Spark Learning notes-using spark history Server

Last Update:2015-07-24 Source: Internet

Author: User

Developer on Alibaba Coud: Build your first app with APIs, SDKs, and tutorials on the Alibaba Cloud. Read more ＞

When running the spark application, driver provides a webui to give the application run information, but the WebUI closes the port as the application completes, meaning that the application's history cannot be viewed after the spark application has finished running. The Spark history server was created to deal with this situation by configuring the spark application to write the application's run information to the specified directory after running the application, and spark history The server can load and Web-run information for users to browse.

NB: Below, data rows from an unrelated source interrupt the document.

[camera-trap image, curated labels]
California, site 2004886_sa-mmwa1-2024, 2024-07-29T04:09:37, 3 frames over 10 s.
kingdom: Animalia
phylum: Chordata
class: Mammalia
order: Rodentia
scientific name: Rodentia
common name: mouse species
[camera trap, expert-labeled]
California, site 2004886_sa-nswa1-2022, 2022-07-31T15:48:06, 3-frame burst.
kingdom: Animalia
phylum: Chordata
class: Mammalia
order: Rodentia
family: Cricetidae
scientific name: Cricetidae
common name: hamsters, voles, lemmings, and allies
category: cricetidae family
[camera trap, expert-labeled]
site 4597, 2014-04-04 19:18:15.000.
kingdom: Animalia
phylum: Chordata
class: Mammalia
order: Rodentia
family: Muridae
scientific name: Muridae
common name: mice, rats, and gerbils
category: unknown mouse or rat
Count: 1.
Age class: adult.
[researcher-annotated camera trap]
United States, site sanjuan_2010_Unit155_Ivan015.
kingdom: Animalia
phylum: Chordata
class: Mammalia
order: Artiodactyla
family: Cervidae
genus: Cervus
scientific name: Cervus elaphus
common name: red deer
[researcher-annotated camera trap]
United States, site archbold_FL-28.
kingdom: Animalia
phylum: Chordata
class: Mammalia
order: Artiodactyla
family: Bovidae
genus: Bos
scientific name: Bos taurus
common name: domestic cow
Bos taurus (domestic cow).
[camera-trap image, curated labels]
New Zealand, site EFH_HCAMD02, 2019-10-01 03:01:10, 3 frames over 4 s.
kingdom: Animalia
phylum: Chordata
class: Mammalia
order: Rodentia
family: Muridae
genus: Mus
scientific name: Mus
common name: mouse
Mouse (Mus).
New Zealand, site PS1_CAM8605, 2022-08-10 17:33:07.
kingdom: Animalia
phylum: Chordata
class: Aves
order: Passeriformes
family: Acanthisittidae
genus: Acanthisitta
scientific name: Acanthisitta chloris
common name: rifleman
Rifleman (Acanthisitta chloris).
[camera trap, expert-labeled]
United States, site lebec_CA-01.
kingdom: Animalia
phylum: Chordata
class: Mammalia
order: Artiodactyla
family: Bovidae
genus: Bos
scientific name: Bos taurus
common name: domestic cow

to use the history server, you need to configure the following parameters (configured in conf/spark-defaults.conf ) for the client submitting the application:

spark.eventLog.enabled  True
Spark.eventLog.dir      HDFs://hadoop1:8000/sparklogs   Spark.yarn.historyServer.address    hadoop1:18080

Enter $spark_home/sbin path

./start-all.sh.

Note: The console display will fail to start

[Email protected]:/usr/local/spark/spark-1.1.0-bin-hadoop2.4/sbin$./start-history-server.sh starting Org.apache.spark.deploy.history.HistoryServer, logging to/usr/local/spark/spark-1.1.0-bin-hadoop2.4/sbin/. /logs/spark-hadoop-org.apache.spark.deploy.history.historyserver-1-node4.outfailed to launch Org.apache.spark.deploy.history.HistoryServer:at Org.apache.spark.deploy.history.FsHistoryProvider.<init> (Fshistoryprovider.scala: A)      ... 6morefull Log in/usr/local/spark/spark-1.1.0-bin-hadoop2.4/sbin/. /logs/spark-hadoop-org.apache.spark.deploy.history.historyserver-1-node4.out

Find the log file and find an error Logging directory must be specified
workaround : When starting the historyserver, you need to add parameters to indicate where log is stored, for example, we configured the spark-default.conf in the storage path is Hdfs://hadoop1:8000/ Sparklogs
There are two ways to solve the problem
1. Change the start command to

start-history-server.sh hdfs://node4:9000/directory

2. Start command unchanged, add in conf/spark-env.sh

Export spark_history_opts="-dspark.history.ui.port=18080-dspark.history.retainedapplications=3- Dspark.history.fs.logdirectory=hdfs://node4:9000/directory "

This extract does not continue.